■ **Texto dado**
#####

Según informa el portal infobae.com, en el año 2000, dos científicos de Londres seleccionaron a 70 personas que se encontraban en las primeras etapas de enamoramiento, y observaron sus cerebros a través de equipos de resonancia magnética. Así vieron que la sensación de estar enamorado es algo muy parecido a la adicción al alcohol o las drogas, según informó este martes el diario Clarín.

Todos los animales se aparean. El sistema más primitivo del cerebro, que tienen hasta los reptiles, sabe que necesita reproducirse. Las tortugas lo hacen pero ponen sus huevos en la arena y luego regresan al mar y nunca más vuelven a ver a su pareja. El cerebro humano es más complejo, ya que cuenta con sistemas nerviosos adicionales que buscan el romance mientras que otros buscan la comodidad y la compañía, y otros simplemente quieren algo temporal.

Con todo, la química entre dos personas no se reduce simplemente a una cuestión de moléculas que se mueven dentro del cerebro. La atracción también se ve condicionada por la historia personal.

#####

■ **Líneas mostradas**
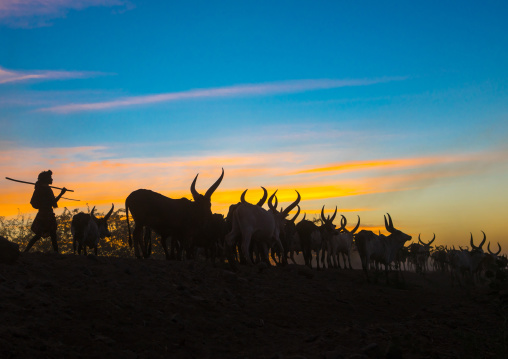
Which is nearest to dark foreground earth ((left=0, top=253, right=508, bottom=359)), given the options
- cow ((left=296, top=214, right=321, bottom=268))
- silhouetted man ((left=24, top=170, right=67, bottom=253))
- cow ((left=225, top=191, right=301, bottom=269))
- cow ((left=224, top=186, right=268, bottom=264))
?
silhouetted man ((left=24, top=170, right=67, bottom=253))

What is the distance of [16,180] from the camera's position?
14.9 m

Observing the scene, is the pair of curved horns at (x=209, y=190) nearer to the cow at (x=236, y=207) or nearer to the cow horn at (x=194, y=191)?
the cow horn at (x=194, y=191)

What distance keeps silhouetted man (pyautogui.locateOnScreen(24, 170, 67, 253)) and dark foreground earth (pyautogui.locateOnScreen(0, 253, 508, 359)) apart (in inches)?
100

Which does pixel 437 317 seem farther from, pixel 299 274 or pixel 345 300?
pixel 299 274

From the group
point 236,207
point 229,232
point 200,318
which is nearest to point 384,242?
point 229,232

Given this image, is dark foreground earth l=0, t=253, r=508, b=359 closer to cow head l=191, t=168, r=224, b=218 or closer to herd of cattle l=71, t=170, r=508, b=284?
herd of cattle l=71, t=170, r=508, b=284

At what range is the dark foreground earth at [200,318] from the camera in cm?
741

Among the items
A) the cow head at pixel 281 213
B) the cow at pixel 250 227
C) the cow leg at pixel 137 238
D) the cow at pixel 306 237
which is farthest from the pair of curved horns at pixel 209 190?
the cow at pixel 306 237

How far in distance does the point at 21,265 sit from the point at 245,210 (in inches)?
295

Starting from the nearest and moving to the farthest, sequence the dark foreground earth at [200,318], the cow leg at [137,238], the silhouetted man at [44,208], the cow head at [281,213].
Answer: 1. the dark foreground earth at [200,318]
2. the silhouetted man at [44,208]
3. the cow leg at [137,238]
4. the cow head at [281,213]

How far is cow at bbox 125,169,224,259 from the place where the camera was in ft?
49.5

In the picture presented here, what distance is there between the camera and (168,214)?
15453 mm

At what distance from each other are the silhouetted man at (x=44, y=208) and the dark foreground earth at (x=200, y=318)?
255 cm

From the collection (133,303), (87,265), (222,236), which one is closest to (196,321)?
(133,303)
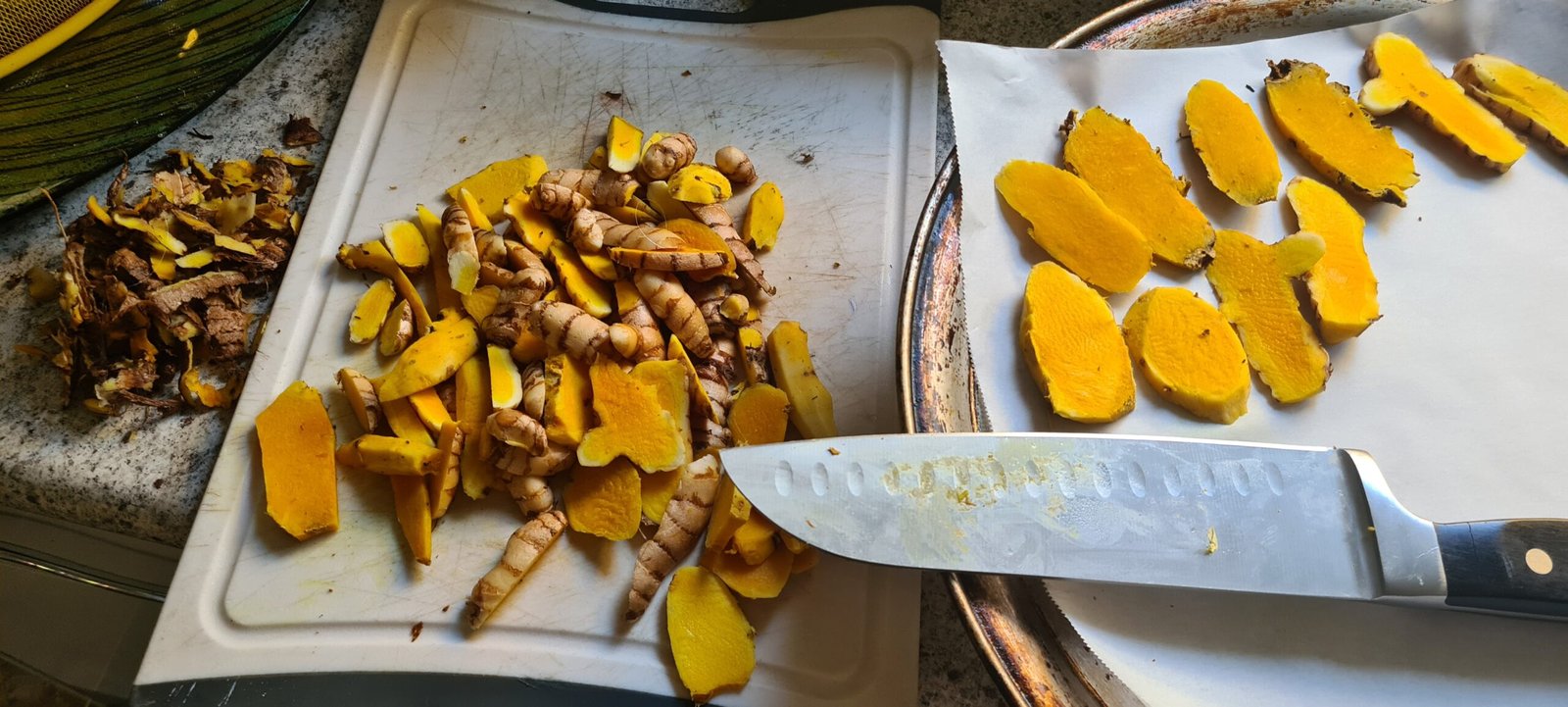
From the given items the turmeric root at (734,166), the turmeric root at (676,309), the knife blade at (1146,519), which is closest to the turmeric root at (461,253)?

#####

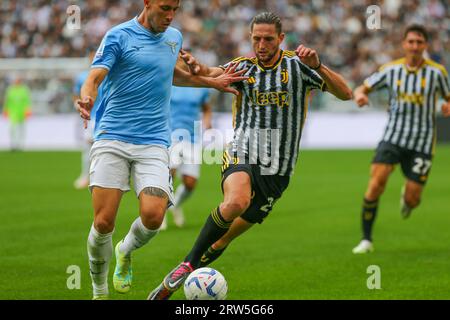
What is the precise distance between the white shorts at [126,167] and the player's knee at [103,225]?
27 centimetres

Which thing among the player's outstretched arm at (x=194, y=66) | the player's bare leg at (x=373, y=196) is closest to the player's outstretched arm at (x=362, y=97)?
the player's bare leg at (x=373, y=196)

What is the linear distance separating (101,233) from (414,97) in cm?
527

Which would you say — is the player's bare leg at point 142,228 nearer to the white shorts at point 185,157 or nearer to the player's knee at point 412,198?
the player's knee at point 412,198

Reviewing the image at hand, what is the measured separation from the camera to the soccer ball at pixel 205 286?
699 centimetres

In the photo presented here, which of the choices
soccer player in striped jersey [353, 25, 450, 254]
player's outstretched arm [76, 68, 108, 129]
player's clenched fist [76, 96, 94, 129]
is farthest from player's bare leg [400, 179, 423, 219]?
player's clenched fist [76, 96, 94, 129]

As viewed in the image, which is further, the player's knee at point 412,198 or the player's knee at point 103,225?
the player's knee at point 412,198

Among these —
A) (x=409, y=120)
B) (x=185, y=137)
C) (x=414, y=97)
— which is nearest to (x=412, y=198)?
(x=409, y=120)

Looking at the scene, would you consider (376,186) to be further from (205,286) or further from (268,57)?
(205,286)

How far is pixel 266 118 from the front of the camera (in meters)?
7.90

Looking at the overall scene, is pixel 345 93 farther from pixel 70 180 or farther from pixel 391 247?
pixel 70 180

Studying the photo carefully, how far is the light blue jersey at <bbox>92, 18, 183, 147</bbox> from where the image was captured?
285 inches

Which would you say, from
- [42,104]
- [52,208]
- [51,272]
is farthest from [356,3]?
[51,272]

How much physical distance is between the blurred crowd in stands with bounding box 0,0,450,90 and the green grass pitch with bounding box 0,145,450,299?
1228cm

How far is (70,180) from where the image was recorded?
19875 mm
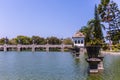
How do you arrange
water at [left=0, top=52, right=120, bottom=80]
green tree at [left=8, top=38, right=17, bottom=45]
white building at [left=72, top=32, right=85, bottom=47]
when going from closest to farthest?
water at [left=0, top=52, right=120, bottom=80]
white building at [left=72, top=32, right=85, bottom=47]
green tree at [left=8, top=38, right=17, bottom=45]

#####

■ **Consigna**
Retoma el texto sobre el enamoramiento y el cerebro a partir de su última oración y continúalo. Las líneas son un material aparte del texto.

■ **Resultado del ejercicio**
Primero tiene lugar la atracción inicial, la “chispa”. Luego sobreviene el apasionamiento, el romance, esa magia única que hace que dos personas no puedan dejar de pensar en la otra. El cerebro recurre entonces a todo su arsenal químico para centrar su atención en una persona, dando la espalda a todas las demás.

“La pasión dura por lo menos algunos meses, con un tope de entre dos y cuatro años”, asegura el investigador Arthur Aron, psicólogo de la Universidad de Nueva York, en EE.UU. Cuando ésta desaparece, es reemplazada por algo más estable, lo que se conoce como compañerismo.

Según un estudio publicado en Psychological Medicine, la gente que acaba de enamorarse tiene niveles de serotonina 40% más bajos de lo normal, al igual que quienes sufren de trastornos obsesivo-compulsivos.